CF Industries: US firm gets UK government bailout to produce CO2

The government announced the extraordinary intervention in a press release on Tuesday evening. The plan is expected to allow Illinois-based businesses CF Industries (heart rate) to restart one of its two British factories and resume the supply of CO2 to the food industry. Safely restarting the ammonia plant is expected to take “several days,” CF Industries said in a statement.

CF Industries decided last week to shut down operations at its UK fertilizer plants because soaring natural gas prices had made them unprofitable. The announcement sparked warnings of a food supply crisis, as its factories also produce around 60% of Britain’s food-grade carbon dioxide.

The gas is used to stun animals for slaughter, as well as in packaging to extend the shelf life of fresh, chilled and baked goods, and in the production of soft drinks. The British Meat Processors Association warned on Friday that the supply shock could lead to food shortages within 14 days of current stocks of CO2 gas running out.

The UK government said on Tuesday it would provide ‘limited financial support’ for CF Fertilizers’ operating costs for three weeks, after which food producers will have to pay more for CO2 to reflect rising global natural gas prices. .

UK natural gas futures have almost quadrupled since April, according to data from the Intercontinental Exchange. Gas prices are also rising sharply elsewhere in Europe, due to depleted supplies, competition with Asia for liquefied natural gas and weak supplies from Russia.

“Fragility” of the food supply

The arrangement with CF Industries will cost British taxpayers “several million pounds”, according to Environment Secretary George Eustice. Without government intervention, there would have been a risk to Britain’s food supply chain, Eustice told the BBC on Wednesday.

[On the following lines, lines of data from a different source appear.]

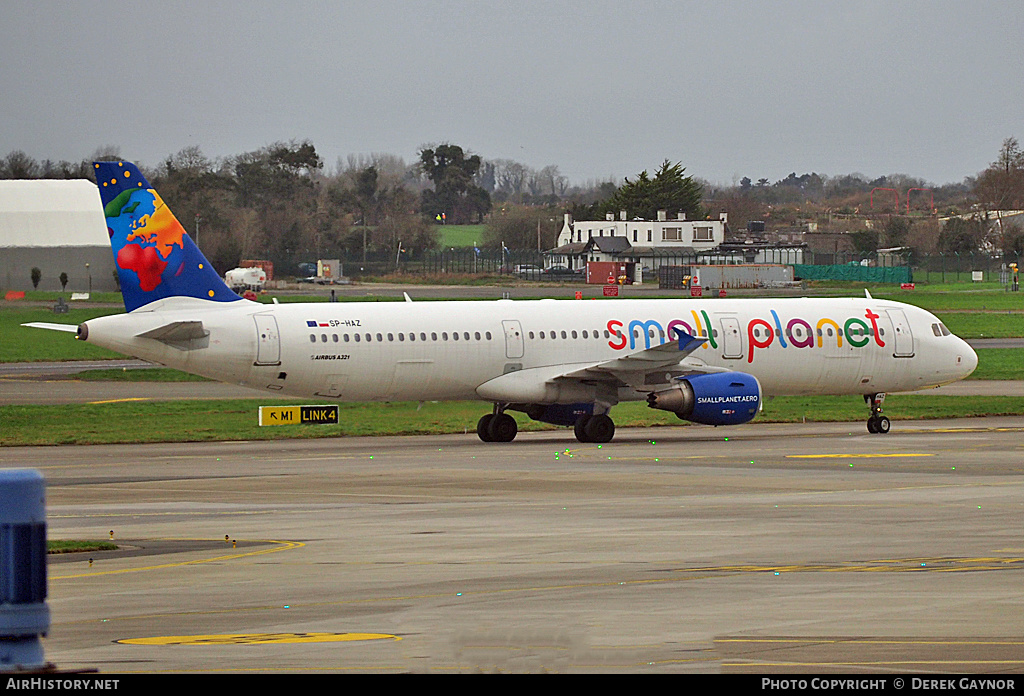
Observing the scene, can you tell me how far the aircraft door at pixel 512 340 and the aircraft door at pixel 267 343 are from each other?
571 centimetres

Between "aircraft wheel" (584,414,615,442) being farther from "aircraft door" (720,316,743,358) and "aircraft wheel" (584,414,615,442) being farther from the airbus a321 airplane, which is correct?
"aircraft door" (720,316,743,358)

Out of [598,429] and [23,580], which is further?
[598,429]

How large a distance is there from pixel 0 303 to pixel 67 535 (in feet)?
225

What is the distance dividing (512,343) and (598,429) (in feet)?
9.92

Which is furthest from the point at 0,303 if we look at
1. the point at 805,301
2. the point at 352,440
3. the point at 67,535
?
the point at 67,535

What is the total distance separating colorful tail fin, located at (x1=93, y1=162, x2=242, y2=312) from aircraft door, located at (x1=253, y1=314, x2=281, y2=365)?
1485 mm

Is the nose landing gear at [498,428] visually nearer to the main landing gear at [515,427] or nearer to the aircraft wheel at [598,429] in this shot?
the main landing gear at [515,427]

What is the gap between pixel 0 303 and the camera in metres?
83.2

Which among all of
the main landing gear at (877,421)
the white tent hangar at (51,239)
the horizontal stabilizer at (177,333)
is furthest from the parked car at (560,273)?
the horizontal stabilizer at (177,333)

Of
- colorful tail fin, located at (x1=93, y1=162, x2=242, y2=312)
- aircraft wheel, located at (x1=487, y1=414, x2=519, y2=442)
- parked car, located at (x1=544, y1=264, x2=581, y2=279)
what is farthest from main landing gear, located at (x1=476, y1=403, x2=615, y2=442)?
parked car, located at (x1=544, y1=264, x2=581, y2=279)

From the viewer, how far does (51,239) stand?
11644cm

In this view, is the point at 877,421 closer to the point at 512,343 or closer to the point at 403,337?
the point at 512,343

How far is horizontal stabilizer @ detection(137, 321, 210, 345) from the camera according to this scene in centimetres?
3171

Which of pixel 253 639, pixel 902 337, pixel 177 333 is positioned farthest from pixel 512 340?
pixel 253 639
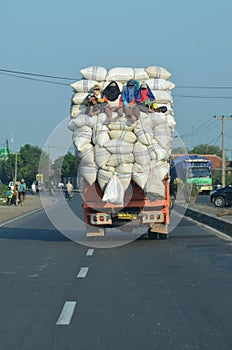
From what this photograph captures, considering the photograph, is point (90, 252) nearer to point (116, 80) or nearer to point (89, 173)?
point (89, 173)

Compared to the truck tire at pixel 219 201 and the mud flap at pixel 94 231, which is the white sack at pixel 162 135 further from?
the truck tire at pixel 219 201

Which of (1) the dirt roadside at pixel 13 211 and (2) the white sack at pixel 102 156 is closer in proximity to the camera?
(2) the white sack at pixel 102 156

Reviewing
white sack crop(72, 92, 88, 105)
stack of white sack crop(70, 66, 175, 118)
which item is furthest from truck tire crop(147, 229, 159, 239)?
white sack crop(72, 92, 88, 105)

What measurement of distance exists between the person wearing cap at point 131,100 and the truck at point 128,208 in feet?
5.87

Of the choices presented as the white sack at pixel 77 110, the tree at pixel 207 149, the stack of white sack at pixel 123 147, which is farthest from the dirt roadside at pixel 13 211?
the tree at pixel 207 149

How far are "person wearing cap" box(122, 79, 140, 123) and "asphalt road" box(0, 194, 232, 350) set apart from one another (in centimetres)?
337

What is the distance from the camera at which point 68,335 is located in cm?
764

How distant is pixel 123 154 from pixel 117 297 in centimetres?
739

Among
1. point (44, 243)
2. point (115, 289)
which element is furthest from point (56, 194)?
point (115, 289)

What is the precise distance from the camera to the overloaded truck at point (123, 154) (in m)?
17.2

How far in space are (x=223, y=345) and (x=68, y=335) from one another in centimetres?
171

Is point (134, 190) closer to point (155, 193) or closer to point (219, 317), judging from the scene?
point (155, 193)

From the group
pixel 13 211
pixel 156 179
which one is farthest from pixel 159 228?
pixel 13 211

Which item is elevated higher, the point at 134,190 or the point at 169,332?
the point at 134,190
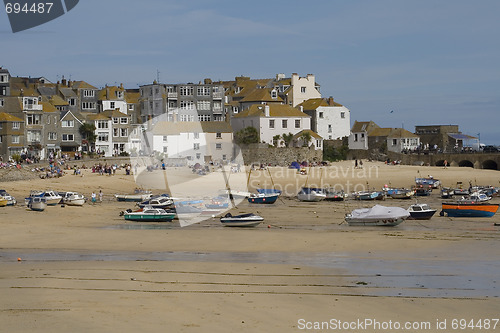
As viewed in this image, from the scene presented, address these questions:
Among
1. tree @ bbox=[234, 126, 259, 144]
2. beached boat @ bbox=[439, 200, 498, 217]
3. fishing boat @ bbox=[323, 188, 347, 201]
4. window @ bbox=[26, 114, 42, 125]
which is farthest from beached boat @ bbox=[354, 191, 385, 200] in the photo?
window @ bbox=[26, 114, 42, 125]

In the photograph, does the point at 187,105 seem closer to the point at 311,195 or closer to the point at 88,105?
Result: the point at 88,105

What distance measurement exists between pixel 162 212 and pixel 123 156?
143ft

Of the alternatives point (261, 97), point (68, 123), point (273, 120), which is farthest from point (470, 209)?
point (261, 97)

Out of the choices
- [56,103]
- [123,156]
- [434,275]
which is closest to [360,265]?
[434,275]

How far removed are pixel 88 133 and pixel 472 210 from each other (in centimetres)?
5536

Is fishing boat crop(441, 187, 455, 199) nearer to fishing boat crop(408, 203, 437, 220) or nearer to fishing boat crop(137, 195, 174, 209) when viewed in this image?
fishing boat crop(408, 203, 437, 220)

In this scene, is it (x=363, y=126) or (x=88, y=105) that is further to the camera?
(x=88, y=105)

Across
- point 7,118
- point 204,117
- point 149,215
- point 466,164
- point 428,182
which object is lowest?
point 149,215

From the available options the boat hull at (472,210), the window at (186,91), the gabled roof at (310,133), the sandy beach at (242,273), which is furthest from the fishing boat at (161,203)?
the window at (186,91)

He said he believed the rising cost of CO2 was unlikely to drive up food prices, which are already rising due to rising global commodity prices and pressure on wages related to the labor shortage.

The National Pig Association (NPA) said last week that its members were facing their biggest crisis in two decades due to Brexit and pandemic-related labor shortages.

A shortage of lorry drivers and slaughterhouse staff meant pig farms ran out of space to house their herds and were two weeks away from having to slaughter animals, the association’s chief executive told ITV News on Monday. , Zoe Davies.

“Many EU workers have returned home due to a combination of new Brexit and Covid restrictions and are unlikely to return,” the NPA said in a statement last week. Meat processing plants say national labor recruitment efforts have been insufficient to fill “thousands of vacancies at their sites”, according to the NPA.

The impending CO2 shortage “has starkly exposed the fragility of the [food] supply chain,” National Farmers Union President Minette Batters said in a statement on Tuesday.

“Carbon dioxide users received little or no warning that supplies were going to be cut – an indication of market failure in a sector supporting our critical national infrastructure,” she added.

CF Industries CEO Tony Will said the company would work with the UK government to develop a “longer term solution” to the limited CO2 supply.